Activity:
Write the next part of the account of Scott's ministry and his battle with cancer, starting after its last line.

Extract section start

In the winter of 2006, my husband Scott, our two toddlers and I decided to drive throughout North America after selling our home. For two years we lived out of hotels, stayed with different family members and house sat for friends as we sought the Lord about where we should move onto next. During our time in Arizona, Scott did ministry school with Extreme Prophetic and evangelized in the streets as I home schooled the children.
Upon our return home, we shared with our community what he had learned. We did some prophetic activation and taught people how to recognize God's voice. People were asking to come over and soak with us, spontaneous meetings began, and a few times we were asked to host guest speakers. Somehow forty people crammed into my small living room and up the stairwells during those meetings. We had a couple of water baptisms in our bathtub, Baptist youth were getting touched, some were baptized in the fire of God, and Scott began evangelizing with friends in the streets.
In 2013, we were hit with bad news from the doctor. Scott was diagnosed with an aggressive, cancerous tumor in his bladder and submitted to tumor removal surgery. Although he was battling cancer, that didn’t deter him, he still went out and prayed for the sick. In the following years we witnessed God heal all sorts of pain, grow legs out, restore hearing loss from a ruptured ear drum and heal a 20 year condition of curvature of the neck. He was preparing to go on his very first crusade with a team to INDIA.
However in March 2015, his health began to decline quickly and we ended up back in the hospital, since the cancer had metastasized throughout his body. Throughout the battle, he would always say, "God is good." It wasn’t some mantra he uttered trying to convince himself, it was because he believed it with all of his heart. After a faithful fight, he passed on July 2015 from heart failure, just outside our home as EMS was transporting him to the ambulance.
2 Timothy 4:7 “I have fought the good fight, I have finished the race, I have kept the faith.”

Extract section end
Supplied entries section start

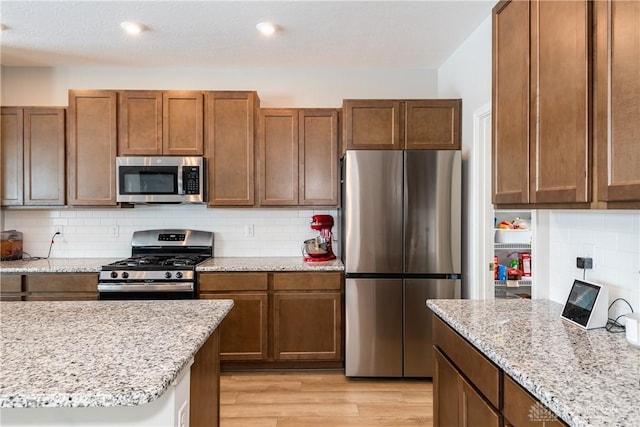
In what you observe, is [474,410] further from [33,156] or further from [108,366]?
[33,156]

Supplied entries section end
Supplied entries section start

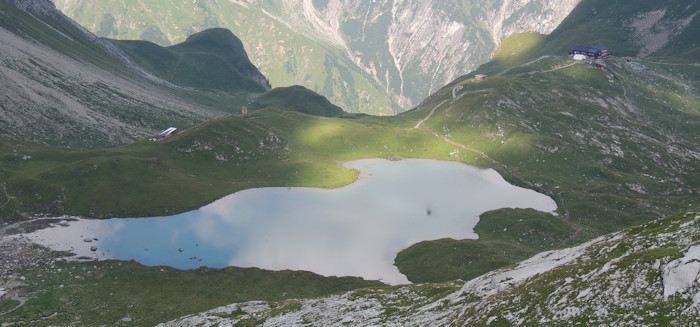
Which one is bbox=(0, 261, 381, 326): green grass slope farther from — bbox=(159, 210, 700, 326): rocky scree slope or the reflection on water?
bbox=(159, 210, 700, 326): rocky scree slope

Supplied entries section end

Exercise result:
The next step of telling my children that their daddy was never coming home, was the hardest step I had yet to face. I huddled them tightly to me and told them, as they broke out into wailing. Then in the middle of our anguish and grieving, my son suddenly stopped crying and began waving his hand goodbye.
I asked him, "What are you doing?"
Excitedly he replied, "There's daddy waving goodbye to us. Can't you see him? He's wearing a white t-shirt and he’s smiling and waving at us. He's standing in front of a golden arch with bright light shining through it." Reluctantly, my daughter and I waved back in faith, because we didn't see a thing. From that moment on my son had a new reality, "My dad's not dead, he's alive."
Jesus has started giving my daughter heavenly experiences as well. In one encounter, she saw her daddy in the living room of his house. There was minimal furniture, just a leather recliner, a large television, and instead of walls, the room was surrounded by large windows where bright light would fill the entire space. He motioned towards the TV screen and told her that he would watch our family here on earth and pray for us (kind of like reality TV). She has such a heavenly perspective of our lives on earth, about heaven and how they link, due to these visitations.
My husband and I were together for 22 years, since I was 19 years old, spending over half of my life with him. Grief gripped my heart and doubts began to creep in as my faith slowly withered. I never stopped loving God, I just slowly stopped doing His kingdom. I began to slowly replace my prayer time with watching Netflix and found myself living like a hermit, hiding in the basement.
In May 2016, my best friend called to tell me about a week long ministry school with Voice of Revival being held two minutes away. I figured maybe it was time to get stretched, since it would be my very first ministry school. But I was scared; I was taking myself out of my small, padded, distracted world. On the first night, T.J. Green, one of the ministers taught on healing. He shared a testimony about a time when he felt full of faith, went to the hospital to pray for a man, who immediately dies after he leaves the room. Then he said these words, “NO matter what you're going through or your past experiences, God's word IS still true.” Those words struck my heart like an arrow, causing me to shake inside and weep, so I hid in the bathroom to talk to God.
I asked Him, “What’s happening to me? Why am I crying?”
I heard, “You stopped believing in Me.”
I argued, “I never stopped believing You existed. You are the only one who can bring me comfort.”
I heard, “You stopped believing in My word.”
I repented and felt a huge weight leave me. It may be hard to believe, and it is difficult to explain, but I was restored in that one moment. I believe that one word from the throne of God can change your life if you let it. I realized that Scott's passing on was the closing of chapter one in our lives, but God still has many more chapters left to write in our book.
Hebrews 10:23 "Let us hold unswervingly to the hope we profess, for he who promised is faithful."
"You have no clue whose life will be impacted simply by your willingness to persevere." (unknown)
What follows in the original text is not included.